**Excerpt provided**:
——

Between the bones of the knees are 2 crescent-shaped disks of connective tissue, called menisci, which also act as shock absorbers to cushion the lower part of the leg from the weight of the rest of the body. Meniscus tears can happen when twisting while bearing weight.
What is a torn meniscus?
There are 3 bones in the knee. These are the femur, tibia, and patella. The ends of those bones are covered with cartilage. This is a smooth material that cushions the bone and allows the joint to move easily without pain. The cartilage acts as a shock absorber. Between the bones of the knees are 2 crescent-shaped disks of connective tissue, called menisci. These also act as shock absorbers to cushion the lower part of the leg from the weight of the rest of the body.
What causes a torn meniscus?
Meniscus tears can happen during a sudden rotating movement while bearing weight, such as when twisting the upper leg while the foot stays in one place during sports and other activities. This is known as a traumatic tear. Or meniscal tears can be develop over time (degenerative). This is when routine activities such as jogging or yard work cause tears in the meniscus that have been weakened over time because of age, arthritis, or other conditions. Degenerative meniscal tears are most common in adults older than 40. Tears can be minor, with the meniscus staying connected to the knee. Or they can be major, with the meniscus barely attached to the knee by a cartilage thread.
What are the symptoms of a torn meniscus?
Each person may have different symptoms. But the most common symptoms are:
Pain, especially when holding the knee straight
Swelling and stiffness
Knee may catch, click, or lock
Knee may feel weak or unstable
Less range of motion
These symptoms may look like other health conditions or problems. Always talk with your healthcare provider for a diagnosis.

——

[Data entries]
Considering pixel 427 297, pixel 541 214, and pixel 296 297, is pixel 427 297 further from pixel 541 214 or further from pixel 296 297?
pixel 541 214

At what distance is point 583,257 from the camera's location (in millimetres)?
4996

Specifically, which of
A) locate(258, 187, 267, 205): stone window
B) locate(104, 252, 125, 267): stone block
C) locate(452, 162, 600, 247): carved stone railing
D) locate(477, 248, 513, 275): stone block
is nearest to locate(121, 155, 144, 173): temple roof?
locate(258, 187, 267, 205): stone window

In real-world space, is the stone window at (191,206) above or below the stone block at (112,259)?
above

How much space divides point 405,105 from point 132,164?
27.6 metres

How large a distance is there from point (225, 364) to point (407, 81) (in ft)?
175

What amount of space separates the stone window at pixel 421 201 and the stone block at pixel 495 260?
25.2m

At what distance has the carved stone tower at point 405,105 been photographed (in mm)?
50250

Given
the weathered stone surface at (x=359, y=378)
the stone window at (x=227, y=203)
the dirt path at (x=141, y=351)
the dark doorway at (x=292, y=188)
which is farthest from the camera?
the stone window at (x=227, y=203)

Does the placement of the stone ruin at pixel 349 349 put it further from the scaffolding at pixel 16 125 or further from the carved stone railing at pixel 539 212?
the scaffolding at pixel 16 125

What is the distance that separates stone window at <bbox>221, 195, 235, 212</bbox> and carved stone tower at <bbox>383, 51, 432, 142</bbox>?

——

**List of tasks**:
- A) In one to three sentences, explain why the torn meniscus text says routine activities such as jogging or yard work can tear the meniscus.
- B) Resume the text on the torn meniscus, starting after its final sentence.

**Answer list**:
- A) In a degenerative tear, the meniscus has already been weakened over time by age, arthritis, or other conditions. Because of this weakening, ordinary activities like jogging or yard work can be enough to tear it.

- B)
How is a torn meniscus diagnosed?
Your healthcare provider will ask about your medical history and do a physical exam. You may also need:
X-ray. This test uses invisible electromagnetic energy beams to make images of internal tissues, bones, and organs onto film.
MRI. This test uses a combination of large magnets, radio waves, and a computer to make detailed images of organs and structures within the body. It can often find damage or disease in a surrounding ligament, tendon, bone, or muscle.
Arthroscopy. This is a minimally invasive procedure used for conditions of a joint. It uses a small, lighted, optic tube (arthroscope). The tube is inserted into the joint through a small incision in the joint. Images of the inside of the joint are projected onto a screen. They are used to evaluate any degenerative or arthritic changes in the joint. The procedure also may detect bone diseases and tumors, as well as determine the cause of bone pain and inflammation.
How is a torn meniscus treated?
Treatment will depend on your symptoms, age, and general health. It will also depend on how severe the condition is.
Treatment may include:
Resting, icing, and elevating your knee
Medicine to relieve pain and reduce inflammation, such as ibuprofen
What are possible complications of a torn meniscus?
An untreated torn meniscus can result in instability of the knee and lasting pain. It can also increase your risk of osteoarthritis.
When should I call my healthcare provider?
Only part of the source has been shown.